**GIVEN DATA**

________________________

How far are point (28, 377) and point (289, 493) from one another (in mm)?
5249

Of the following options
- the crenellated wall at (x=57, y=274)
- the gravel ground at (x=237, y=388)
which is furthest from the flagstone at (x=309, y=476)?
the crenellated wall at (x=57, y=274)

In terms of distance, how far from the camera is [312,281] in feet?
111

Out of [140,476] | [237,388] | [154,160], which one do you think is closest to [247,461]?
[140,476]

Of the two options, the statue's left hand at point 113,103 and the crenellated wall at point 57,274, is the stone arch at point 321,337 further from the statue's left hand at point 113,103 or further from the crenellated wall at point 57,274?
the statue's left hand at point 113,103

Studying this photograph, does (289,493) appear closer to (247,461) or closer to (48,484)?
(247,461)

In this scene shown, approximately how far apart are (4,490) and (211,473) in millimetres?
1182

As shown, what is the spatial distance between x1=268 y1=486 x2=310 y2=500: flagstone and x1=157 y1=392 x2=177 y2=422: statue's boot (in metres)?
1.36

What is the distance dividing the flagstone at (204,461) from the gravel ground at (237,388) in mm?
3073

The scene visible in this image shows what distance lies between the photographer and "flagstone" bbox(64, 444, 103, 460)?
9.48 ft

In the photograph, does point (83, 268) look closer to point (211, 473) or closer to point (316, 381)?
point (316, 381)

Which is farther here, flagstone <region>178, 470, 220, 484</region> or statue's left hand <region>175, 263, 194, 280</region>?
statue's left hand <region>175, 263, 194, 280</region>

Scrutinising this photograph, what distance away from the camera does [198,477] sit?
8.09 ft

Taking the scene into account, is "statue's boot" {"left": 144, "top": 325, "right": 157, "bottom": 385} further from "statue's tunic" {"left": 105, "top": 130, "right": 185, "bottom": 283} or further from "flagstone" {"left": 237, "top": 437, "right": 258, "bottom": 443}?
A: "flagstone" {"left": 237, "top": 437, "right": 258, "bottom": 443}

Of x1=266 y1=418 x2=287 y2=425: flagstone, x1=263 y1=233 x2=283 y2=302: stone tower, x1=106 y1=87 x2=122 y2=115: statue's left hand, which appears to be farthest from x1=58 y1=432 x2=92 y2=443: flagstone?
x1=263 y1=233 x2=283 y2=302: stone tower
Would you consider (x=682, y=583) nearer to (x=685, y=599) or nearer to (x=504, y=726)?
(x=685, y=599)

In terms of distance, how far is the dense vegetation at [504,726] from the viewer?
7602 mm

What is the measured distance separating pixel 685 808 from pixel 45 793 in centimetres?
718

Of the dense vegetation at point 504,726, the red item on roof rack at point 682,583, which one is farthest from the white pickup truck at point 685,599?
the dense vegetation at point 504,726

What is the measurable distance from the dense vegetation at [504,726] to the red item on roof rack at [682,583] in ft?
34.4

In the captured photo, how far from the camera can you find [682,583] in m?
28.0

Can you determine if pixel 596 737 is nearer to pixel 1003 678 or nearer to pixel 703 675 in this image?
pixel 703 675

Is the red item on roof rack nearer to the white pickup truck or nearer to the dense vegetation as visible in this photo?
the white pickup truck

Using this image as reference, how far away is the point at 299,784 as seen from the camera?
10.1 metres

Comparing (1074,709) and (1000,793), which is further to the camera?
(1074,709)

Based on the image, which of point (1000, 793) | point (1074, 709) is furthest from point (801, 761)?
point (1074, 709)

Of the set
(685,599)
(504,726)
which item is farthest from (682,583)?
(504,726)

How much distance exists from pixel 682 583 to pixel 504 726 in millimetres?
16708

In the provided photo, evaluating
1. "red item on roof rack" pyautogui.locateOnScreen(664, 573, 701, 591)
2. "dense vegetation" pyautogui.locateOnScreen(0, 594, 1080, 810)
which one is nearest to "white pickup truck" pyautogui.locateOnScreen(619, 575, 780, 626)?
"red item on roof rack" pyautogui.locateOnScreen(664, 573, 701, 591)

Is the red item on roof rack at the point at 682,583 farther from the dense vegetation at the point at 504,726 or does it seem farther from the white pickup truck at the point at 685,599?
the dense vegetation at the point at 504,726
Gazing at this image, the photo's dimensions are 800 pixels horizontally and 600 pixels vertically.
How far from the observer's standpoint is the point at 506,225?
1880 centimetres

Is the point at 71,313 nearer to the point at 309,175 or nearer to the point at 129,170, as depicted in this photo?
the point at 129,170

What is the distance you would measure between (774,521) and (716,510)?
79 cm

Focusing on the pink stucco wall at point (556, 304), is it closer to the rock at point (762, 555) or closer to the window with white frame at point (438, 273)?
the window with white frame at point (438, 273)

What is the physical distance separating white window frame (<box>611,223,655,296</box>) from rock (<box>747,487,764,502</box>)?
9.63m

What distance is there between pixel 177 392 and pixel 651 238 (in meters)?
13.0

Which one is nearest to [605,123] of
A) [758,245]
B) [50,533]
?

________________________

**PROBLEM REQUIREMENTS**
Copy the listing above word for word, from its first line to its last.

**WRITTEN RESPONSE**
How far are point (28, 377) and point (289, 493) from one another (in mm)?
5249

Of the following options
- the crenellated wall at (x=57, y=274)
- the gravel ground at (x=237, y=388)
which is furthest from the flagstone at (x=309, y=476)?
the crenellated wall at (x=57, y=274)

In terms of distance, how far from the camera is [312,281] in feet?
111

Out of [140,476] | [237,388] | [154,160], which one do you think is closest to [247,461]?
[140,476]

Of the two options, the statue's left hand at point 113,103 and the crenellated wall at point 57,274, is the stone arch at point 321,337 further from the statue's left hand at point 113,103 or further from the crenellated wall at point 57,274?
the statue's left hand at point 113,103

Studying this photograph, does (289,493) appear closer to (247,461) or closer to (48,484)?
(247,461)

In this scene shown, approximately how far apart are (4,490) and (211,473) in millimetres?
1182

As shown, what is the spatial distance between x1=268 y1=486 x2=310 y2=500: flagstone and x1=157 y1=392 x2=177 y2=422: statue's boot (in metres)?
1.36

What is the distance dividing the flagstone at (204,461) from the gravel ground at (237,388) in mm?
3073

The scene visible in this image shows what distance lies between the photographer and "flagstone" bbox(64, 444, 103, 460)?
9.48 ft

In the photograph, does point (83, 268) look closer to point (211, 473) or closer to point (316, 381)?
point (316, 381)

Which is farther here, flagstone <region>178, 470, 220, 484</region> or statue's left hand <region>175, 263, 194, 280</region>?
statue's left hand <region>175, 263, 194, 280</region>

Scrutinising this photograph, what distance away from the camera does [198,477] sit?
8.09 ft

Taking the scene into account, is "statue's boot" {"left": 144, "top": 325, "right": 157, "bottom": 385} further from "statue's tunic" {"left": 105, "top": 130, "right": 185, "bottom": 283} or further from "flagstone" {"left": 237, "top": 437, "right": 258, "bottom": 443}?
A: "flagstone" {"left": 237, "top": 437, "right": 258, "bottom": 443}

Of x1=266 y1=418 x2=287 y2=425: flagstone, x1=263 y1=233 x2=283 y2=302: stone tower, x1=106 y1=87 x2=122 y2=115: statue's left hand, which appears to be farthest from x1=58 y1=432 x2=92 y2=443: flagstone?
x1=263 y1=233 x2=283 y2=302: stone tower
Would you consider (x=682, y=583) nearer to (x=685, y=599) or nearer to (x=504, y=726)?
(x=685, y=599)

In terms of distance, how far is the dense vegetation at [504,726] from the viewer?
7602 mm

What is the measured distance separating pixel 685 808 from pixel 45 793 in centimetres?
718

Of the dense vegetation at point 504,726, the red item on roof rack at point 682,583, which one is farthest from the white pickup truck at point 685,599?
the dense vegetation at point 504,726

What is the measurable distance from the dense vegetation at [504,726] to the red item on roof rack at [682,583] in ft?
34.4

In the captured photo, how far from the camera can you find [682,583] in m?
28.0

Can you determine if pixel 596 737 is nearer to pixel 1003 678 or nearer to pixel 703 675 in this image?
pixel 703 675

Is the red item on roof rack nearer to the white pickup truck or nearer to the dense vegetation as visible in this photo?
the white pickup truck

Using this image as reference, how far away is the point at 299,784 as seen from the camera?
10.1 metres

Comparing (1074,709) and (1000,793), which is further to the camera?
(1074,709)

Based on the image, which of point (1000, 793) | point (1074, 709) is furthest from point (801, 761)?
point (1074, 709)

Of the set
(685,599)
(504,726)
which item is farthest from (682,583)?
(504,726)

How much distance exists from pixel 682 583 to pixel 504 726 in millimetres?
16708

In the provided photo, evaluating
1. "red item on roof rack" pyautogui.locateOnScreen(664, 573, 701, 591)
2. "dense vegetation" pyautogui.locateOnScreen(0, 594, 1080, 810)
which one is nearest to "white pickup truck" pyautogui.locateOnScreen(619, 575, 780, 626)?
"red item on roof rack" pyautogui.locateOnScreen(664, 573, 701, 591)

Is the red item on roof rack at the point at 682,583 farther from the dense vegetation at the point at 504,726 or does it seem farther from the white pickup truck at the point at 685,599?
the dense vegetation at the point at 504,726
Gazing at this image, the photo's dimensions are 800 pixels horizontally and 600 pixels vertically.
How far from the observer's standpoint is the point at 506,225?
1880 centimetres

Is the point at 71,313 nearer to the point at 309,175 or nearer to the point at 129,170, as depicted in this photo?
the point at 129,170

What is the distance you would measure between (774,521) and (716,510)?
79 cm

Focusing on the pink stucco wall at point (556, 304), is it closer to the rock at point (762, 555) or closer to the window with white frame at point (438, 273)?
the window with white frame at point (438, 273)

What is the physical distance separating white window frame (<box>611,223,655,296</box>) from rock (<box>747,487,764,502</box>)?
9.63m

What distance is there between pixel 177 392 and pixel 651 238 (in meters)?
13.0

Which one is nearest to [605,123] of
A) [758,245]
B) [50,533]
?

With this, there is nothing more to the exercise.